And so Day One is to some extent all about rituals and traditions: scarves and coats off, welcomes, introductions, conversation, tea and coffee, health and safety and of course, the first read-through.
A new play-script, a brand new adaptation of that much loved novel Kidnapped. Its a weighty responsibility – this seemingly simple novel is much admired and continues to exert, even in our more cynical post-modern time, a powerful hold perhaps due to its evocative descriptions of Scotland, and young Davie Balfour’s kidnap adventure that sees him travel the breadth of this land.
And as with any adaptation, the question/dilemma of ‘faithfulness’ will arise. To what extent can or should a piece of theatre be ‘faithful’ to its source material, the novel? What has been kept? What has been discarded? And why? Of course, the process of adapting a novel for drama is inherently unfaithful – for the minute the form is changed (where the reader must become the audience, the individual becomes the collective) then we have become unfaithful by default. Stevenson envisaged a novel, he wrote a novel. And so by changing this very fact, we’ve become unfaithful to him by some large degree.

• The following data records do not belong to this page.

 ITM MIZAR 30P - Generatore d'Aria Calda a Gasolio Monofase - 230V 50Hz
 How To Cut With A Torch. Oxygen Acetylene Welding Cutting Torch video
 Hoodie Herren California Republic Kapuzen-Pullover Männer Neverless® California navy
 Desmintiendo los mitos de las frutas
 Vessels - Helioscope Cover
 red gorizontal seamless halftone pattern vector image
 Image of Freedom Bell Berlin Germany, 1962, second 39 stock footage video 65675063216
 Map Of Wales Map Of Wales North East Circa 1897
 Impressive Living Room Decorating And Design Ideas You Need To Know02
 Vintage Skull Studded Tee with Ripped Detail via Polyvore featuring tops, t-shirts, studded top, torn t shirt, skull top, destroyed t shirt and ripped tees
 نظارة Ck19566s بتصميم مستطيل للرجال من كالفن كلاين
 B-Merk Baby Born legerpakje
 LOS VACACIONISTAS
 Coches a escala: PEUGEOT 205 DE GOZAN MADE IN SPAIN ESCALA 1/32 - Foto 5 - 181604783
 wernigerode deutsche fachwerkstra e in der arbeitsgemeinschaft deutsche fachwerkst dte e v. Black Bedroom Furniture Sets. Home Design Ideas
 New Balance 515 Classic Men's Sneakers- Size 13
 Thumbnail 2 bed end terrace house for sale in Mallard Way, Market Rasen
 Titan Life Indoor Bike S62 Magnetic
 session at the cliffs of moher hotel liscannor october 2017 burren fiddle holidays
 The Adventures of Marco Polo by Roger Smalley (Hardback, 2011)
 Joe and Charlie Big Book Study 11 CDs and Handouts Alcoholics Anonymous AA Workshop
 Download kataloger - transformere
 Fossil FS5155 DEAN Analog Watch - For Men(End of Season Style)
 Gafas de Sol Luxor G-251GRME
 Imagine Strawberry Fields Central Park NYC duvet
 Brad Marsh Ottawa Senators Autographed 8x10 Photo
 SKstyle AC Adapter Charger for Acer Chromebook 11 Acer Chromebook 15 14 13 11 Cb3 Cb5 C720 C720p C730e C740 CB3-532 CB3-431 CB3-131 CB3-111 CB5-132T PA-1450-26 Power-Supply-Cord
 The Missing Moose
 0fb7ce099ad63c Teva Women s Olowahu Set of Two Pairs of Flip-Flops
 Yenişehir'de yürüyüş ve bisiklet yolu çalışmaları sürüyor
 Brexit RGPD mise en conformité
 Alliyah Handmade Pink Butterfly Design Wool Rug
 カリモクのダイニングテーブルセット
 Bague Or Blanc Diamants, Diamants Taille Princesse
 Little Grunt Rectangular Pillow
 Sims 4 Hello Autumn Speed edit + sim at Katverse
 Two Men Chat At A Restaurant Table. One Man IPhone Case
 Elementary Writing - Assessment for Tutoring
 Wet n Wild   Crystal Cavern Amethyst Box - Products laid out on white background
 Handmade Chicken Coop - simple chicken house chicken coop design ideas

What we can seek is a ‘faithfulness’ to the spirit, the idea, the momentum, the creative purpose of the novel. These things become central to the debates, discussions, and discoveries. What was Stevenson exploring with Kidnapped, what did he seek to evoke in his reader, what passion, what questions, what thinking did he as a writer desire that we engaged with? It is these central tenets that concern us as we grapple with the first read-through. Our adaptation seeks to relate to Stevenson’s core ideas, the spirit of his novel, and thus to retain its faithfulness-in-essence whilst not being slavish or unduly bound, to a literalism in moving from novel to stage.
And as we read this new play for the first time, some of these ideas begin to become clear. Stevenson’s central character, young Davie Balfour, is the heart of the matter. His journey in the novel is a hard, physical, journey from place to place, but the real purpose of this is that his journey represents that of a relatively naive young man entering an adult world – of injustice, of vengeance, in a Scotland rapidly changing its social structures. Kidnapped is an adventure story, yes, but set in a complex world of social and political turmoil in mid Eighteenth century Scotland. Davie Balfour’s’ boy-to-man tale is more than an enjoyable yarn of intrigue and mini-boys-own-adventures, it is also a complex morality tale of (some) good and (some) evil and one in which Davie learns, perhaps for the first time, what kind of country Scotland – or more precisely Highland Scotland – actually is.